(Spatial relationship listing)
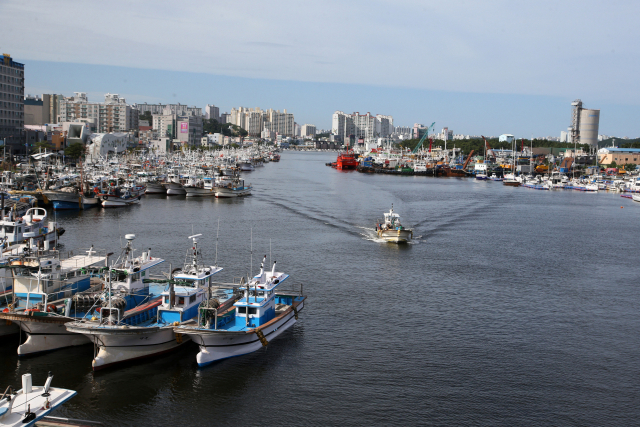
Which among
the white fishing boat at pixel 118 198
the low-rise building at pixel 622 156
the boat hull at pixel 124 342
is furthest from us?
the low-rise building at pixel 622 156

◆ EXERCISE REQUIREMENTS ◆
Copy the listing above line for line, without any changes, and leave out the pictures.

◆ TASK SOLUTION ◆
Which among
the white fishing boat at pixel 118 198
the low-rise building at pixel 622 156
the boat hull at pixel 124 342
is furthest from us?
the low-rise building at pixel 622 156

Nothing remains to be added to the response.